Source ▸
--

- Based on: Indiana Jones by George Lucas
- Written by: Fred Olen Ray
- Directed by: Fred Olen Ray (as Nicholas Medina)
- Starring: Christine Nguyen; Heather Vandeven; Ted Newsom; Rebecca Love; Frankie Cullen;
- Theme music composer: Anthony Francis
- Country of origin: United States
- Original language: English

Production
- Producer: Kimberly A. Ray
- Cinematography: T. Max Montgomery
- Editor: Dean McKendrick
- Running time: 82 minutes
- Production company: Retromedia Entertainment

Original release
- Release: March 2, 2010

= Bikini Jones and the Temple of Eros =

2010 television film directed by Fred Olen Ray

Bikini Jones and the Temple of Eros is a 2010 American made-for-cable comedy erotic film written and directed by Fred Olen Ray (under the pseudonym name Nicholas Juan Medina). It is a porn spoof of Indiana Jones.

==Plot==
Dr. Bikini Jones, an archaeologist, steals the Golden Idol which happens to be the key to a mysterious place called the Temple of Eros. Legend has it that anyone who discovers the Tiara of Ayesha in that temple becomes the supreme ruler of the country Moronica. Jones must prevail against her adversary, Evilla Cruella, to get to the tiara.

--

Provided records ▸
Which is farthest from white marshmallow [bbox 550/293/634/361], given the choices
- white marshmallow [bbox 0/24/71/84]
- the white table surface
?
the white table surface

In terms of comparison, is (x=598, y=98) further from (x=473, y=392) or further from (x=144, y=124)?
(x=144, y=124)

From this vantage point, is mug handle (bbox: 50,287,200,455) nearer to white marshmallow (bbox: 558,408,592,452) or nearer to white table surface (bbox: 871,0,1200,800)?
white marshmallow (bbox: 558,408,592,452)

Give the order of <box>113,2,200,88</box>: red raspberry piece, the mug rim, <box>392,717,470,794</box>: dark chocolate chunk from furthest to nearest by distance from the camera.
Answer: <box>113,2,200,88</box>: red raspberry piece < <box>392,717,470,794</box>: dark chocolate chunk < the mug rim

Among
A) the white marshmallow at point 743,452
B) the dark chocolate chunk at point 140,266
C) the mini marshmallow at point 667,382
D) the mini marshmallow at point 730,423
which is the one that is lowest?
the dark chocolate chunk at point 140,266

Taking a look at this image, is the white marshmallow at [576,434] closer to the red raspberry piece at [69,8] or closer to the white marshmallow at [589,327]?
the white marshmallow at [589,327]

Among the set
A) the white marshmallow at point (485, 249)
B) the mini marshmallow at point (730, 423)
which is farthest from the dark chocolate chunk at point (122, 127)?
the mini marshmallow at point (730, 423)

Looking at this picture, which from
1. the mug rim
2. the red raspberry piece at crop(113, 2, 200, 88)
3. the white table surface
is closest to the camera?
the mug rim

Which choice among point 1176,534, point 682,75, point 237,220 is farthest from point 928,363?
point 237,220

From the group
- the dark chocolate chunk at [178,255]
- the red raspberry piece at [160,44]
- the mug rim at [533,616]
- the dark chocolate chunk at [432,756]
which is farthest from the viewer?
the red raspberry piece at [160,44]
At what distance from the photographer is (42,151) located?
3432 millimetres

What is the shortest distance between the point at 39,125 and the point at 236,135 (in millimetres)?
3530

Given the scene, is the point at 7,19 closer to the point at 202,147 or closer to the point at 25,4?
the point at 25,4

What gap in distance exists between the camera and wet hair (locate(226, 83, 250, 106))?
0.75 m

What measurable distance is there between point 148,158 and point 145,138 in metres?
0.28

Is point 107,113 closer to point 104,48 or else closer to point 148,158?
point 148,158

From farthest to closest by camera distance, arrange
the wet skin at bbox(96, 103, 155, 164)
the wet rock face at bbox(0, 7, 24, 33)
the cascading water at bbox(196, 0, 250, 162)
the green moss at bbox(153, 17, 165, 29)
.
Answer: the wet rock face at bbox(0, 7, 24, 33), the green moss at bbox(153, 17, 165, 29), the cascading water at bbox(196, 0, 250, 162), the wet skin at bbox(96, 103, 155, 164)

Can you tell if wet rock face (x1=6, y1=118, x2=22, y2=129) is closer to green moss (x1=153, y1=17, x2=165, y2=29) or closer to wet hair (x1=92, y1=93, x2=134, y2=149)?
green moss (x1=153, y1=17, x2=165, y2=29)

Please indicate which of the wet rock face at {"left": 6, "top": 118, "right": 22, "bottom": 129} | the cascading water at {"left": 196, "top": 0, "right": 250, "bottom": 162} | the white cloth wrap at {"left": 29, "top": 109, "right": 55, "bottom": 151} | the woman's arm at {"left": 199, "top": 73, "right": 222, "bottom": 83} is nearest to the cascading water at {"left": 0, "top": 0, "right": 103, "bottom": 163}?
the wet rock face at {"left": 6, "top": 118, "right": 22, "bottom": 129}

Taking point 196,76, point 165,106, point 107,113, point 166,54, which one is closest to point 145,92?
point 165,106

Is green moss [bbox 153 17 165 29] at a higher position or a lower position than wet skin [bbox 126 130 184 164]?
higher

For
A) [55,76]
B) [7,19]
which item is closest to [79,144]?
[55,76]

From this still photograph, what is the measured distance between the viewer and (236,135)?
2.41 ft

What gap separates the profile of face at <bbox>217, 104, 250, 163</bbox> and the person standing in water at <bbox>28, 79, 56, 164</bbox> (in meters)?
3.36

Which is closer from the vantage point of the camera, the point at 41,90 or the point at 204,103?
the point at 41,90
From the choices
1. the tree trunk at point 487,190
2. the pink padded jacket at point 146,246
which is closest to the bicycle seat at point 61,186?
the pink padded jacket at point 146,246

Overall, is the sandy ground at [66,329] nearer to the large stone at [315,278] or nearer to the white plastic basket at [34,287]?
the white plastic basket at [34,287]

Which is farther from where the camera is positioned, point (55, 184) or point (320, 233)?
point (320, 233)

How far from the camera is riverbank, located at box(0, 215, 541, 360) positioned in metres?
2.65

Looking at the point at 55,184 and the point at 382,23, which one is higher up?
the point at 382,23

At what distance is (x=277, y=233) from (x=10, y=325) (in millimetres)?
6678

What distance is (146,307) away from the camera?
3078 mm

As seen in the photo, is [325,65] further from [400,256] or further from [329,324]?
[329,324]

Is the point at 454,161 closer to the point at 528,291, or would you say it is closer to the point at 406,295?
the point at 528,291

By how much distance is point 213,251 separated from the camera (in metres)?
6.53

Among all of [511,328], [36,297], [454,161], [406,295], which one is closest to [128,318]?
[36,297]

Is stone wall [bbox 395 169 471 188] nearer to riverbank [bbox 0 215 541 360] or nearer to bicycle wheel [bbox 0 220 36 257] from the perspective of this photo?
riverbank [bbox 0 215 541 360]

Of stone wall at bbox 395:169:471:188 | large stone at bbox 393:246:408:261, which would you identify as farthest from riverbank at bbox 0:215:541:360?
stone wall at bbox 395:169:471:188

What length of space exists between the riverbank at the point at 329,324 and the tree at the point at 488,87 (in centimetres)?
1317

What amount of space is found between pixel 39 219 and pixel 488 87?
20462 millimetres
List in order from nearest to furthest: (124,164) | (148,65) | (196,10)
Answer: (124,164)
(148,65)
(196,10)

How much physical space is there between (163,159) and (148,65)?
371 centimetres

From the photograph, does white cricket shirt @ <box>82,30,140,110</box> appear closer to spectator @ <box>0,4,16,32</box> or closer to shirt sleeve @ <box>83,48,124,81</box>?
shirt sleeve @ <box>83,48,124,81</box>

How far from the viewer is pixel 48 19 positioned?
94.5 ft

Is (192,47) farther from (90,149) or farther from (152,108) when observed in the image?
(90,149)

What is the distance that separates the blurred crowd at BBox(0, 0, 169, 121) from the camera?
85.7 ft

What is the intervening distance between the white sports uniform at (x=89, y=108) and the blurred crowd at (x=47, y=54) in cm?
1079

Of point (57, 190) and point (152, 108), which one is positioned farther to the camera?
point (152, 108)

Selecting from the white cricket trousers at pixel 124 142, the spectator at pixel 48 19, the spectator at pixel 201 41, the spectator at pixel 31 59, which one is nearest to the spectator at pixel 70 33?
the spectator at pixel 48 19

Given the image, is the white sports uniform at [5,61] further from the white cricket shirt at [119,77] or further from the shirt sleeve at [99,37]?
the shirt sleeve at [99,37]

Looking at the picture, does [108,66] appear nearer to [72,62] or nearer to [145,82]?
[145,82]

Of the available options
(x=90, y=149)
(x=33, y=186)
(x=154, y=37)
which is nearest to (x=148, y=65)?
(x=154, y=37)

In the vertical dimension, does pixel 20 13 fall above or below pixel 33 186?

--

What is asked ▸
[A] Put this sentence from the film page into Spanish: "Jones must prevail against her adversary, Evilla Cruella, to get to the tiara."
[B] According to the film page, who produced the film?
Use only the film page to complete the following work.

Task-by-task solutions ▸
[A] Jones debe imponerse a su adversaria, Evilla Cruella, para llegar a la tiara.

[B] Kimberly A. Ray